Having seen enough of the sights I've wanted to see while in Kyoto, there was only one thing left I needed to experience: a geisha performance. Geishas are iconically Japanese. I've watched a bunch of movies like Memoirs of a Geisha which have gotten me curious. Hell, I've even played one in the musical Pacific Overtures. And let me tell you, I am not a good looking woman! Still, the curiosity lingered.
With a lifestyle so different from mainstream Japan, I couldn't even begin to describe what their lives would be like. I've done a little bit of research. I wanted to meet one. I wanted to immerse myself in their ways. Unfortunately, you must have a lot of money to experience this. Their skills of entertainment through song, dance, games and conversations are highly coveted. But if you're clever like me, you can find blogs on the internet that give backpackers some hints on how to see them for cheap. I even got a discount because I inquired at my hostel. The lady at the front desk said if I gave the theater a flyer from the hostel that they would give me a twenty percent discount. SCORE!
The performance was in the Gion district of Kyoto. It's the oldest section and the heart of the Geisha culture. Restaurants line the main street galore. Expectedly expensive, I focused on finding the theater. But there were just so many amazingly old streets, I couldn't help but take numerous pictures.
There were a couple of things I didn't expect when I came to the performance. I thought I was slick and was going to a small performance. I quickly realized a few hundred people were at attendance. Turn off. However, I found out the show had several different performances involving different traditional Japanese art. DOUBLE SCORE! I thought it was a good compromise.

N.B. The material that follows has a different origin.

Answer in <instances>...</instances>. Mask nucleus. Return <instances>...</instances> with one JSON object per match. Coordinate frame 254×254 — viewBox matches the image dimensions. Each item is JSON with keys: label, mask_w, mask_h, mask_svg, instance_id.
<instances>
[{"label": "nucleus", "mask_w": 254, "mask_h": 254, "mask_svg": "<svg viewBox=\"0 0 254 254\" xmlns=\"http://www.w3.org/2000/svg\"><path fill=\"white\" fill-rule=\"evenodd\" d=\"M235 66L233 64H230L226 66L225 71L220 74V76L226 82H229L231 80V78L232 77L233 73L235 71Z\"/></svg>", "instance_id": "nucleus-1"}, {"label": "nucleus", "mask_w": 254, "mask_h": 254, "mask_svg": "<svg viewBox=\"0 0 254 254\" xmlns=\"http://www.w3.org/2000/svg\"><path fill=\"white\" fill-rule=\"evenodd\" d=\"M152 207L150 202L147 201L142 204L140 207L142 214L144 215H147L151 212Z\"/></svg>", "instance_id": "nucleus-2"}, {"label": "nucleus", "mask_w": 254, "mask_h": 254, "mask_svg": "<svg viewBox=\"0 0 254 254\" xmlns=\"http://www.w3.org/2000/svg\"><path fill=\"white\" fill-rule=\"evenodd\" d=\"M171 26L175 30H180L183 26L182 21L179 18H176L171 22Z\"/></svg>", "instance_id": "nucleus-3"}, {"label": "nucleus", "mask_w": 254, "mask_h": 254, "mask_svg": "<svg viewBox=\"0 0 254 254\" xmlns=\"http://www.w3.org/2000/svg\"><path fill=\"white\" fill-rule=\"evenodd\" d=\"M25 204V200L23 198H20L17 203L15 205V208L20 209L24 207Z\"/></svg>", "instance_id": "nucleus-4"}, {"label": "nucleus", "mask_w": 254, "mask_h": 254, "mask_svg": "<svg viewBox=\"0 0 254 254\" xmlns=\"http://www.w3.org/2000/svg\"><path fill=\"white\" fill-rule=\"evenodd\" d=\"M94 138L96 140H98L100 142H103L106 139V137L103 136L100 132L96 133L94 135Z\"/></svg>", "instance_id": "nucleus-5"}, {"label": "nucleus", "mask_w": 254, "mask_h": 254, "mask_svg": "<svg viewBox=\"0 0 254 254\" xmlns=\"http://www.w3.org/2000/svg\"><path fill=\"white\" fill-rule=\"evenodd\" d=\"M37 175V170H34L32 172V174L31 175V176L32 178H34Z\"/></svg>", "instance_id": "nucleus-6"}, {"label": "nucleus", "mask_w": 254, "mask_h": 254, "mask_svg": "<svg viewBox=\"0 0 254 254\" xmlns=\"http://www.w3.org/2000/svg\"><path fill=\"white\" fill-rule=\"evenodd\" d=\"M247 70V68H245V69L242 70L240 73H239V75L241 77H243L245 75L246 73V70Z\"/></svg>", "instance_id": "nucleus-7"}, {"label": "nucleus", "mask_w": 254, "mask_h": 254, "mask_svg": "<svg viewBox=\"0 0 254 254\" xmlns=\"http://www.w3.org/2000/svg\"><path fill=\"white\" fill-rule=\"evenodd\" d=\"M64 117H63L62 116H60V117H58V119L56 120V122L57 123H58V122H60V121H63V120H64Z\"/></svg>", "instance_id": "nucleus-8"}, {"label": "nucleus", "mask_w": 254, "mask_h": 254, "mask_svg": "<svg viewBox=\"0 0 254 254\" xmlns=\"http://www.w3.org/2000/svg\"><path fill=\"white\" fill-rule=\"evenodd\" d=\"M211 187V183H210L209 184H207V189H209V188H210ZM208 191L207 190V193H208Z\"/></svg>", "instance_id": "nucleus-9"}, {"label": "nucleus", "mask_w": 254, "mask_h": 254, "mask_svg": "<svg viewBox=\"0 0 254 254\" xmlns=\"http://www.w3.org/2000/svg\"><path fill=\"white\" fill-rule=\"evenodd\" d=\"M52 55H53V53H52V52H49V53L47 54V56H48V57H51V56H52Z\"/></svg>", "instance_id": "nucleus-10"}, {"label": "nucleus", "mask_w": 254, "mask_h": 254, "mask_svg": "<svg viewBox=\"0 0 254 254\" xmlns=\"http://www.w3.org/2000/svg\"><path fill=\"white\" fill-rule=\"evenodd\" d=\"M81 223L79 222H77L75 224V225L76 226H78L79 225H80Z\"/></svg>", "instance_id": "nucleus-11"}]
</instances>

The first section was a traditional tea ceremony. The older woman performing the actual tea making had so much finesse and composure. By looking at how she does it, there's obviously a technique to it. It even feels like there's a rhythm set to the accompanying background music.
While the tea ceremony was being performed, a couple of women started playing traditional songs on a traditional Japanese stringed instrument called the Koto. Very soft and soothing, the music gave an ambience of a world gone by.
This male Japanese dance performance is a form called Noh. It brings together instruments and elements of song. When the curtains came up, I was a little thrown back. There was a lot going on with that costume and his mask is reminiscent of some of my most vivid nightmares. But once he got going, I started to appreciate the valor and confidence of the art form.
There were other performance as well that added to the show. They had a traditional flower arranging presentation. Some actors also came out and performed a traditional play usually only performed for royalty. Hundreds of years later, people of all tax brackets can enjoy it. But the finale performed by some Geisha girls, was what I was waiting for. Unusual at first, I found the choreography very intriguing. The fluidity and style went well together. Sometimes they mirrored each other. Other times they repeated choreography to represent a form of a chorus.
Leaving the performance, I thought it would've been amazing if I got to see the Geisha do their element traditionally. But I'm not a rich business man so I have to settle. What I did see gave me enough of a glimpse of a world so set on tradition and culture. With the city filled with beautiful temples I was honored enough to visit, the performances was an excellent icing on the cake. If you get to visit Japan, make sure you drop by Kyoto.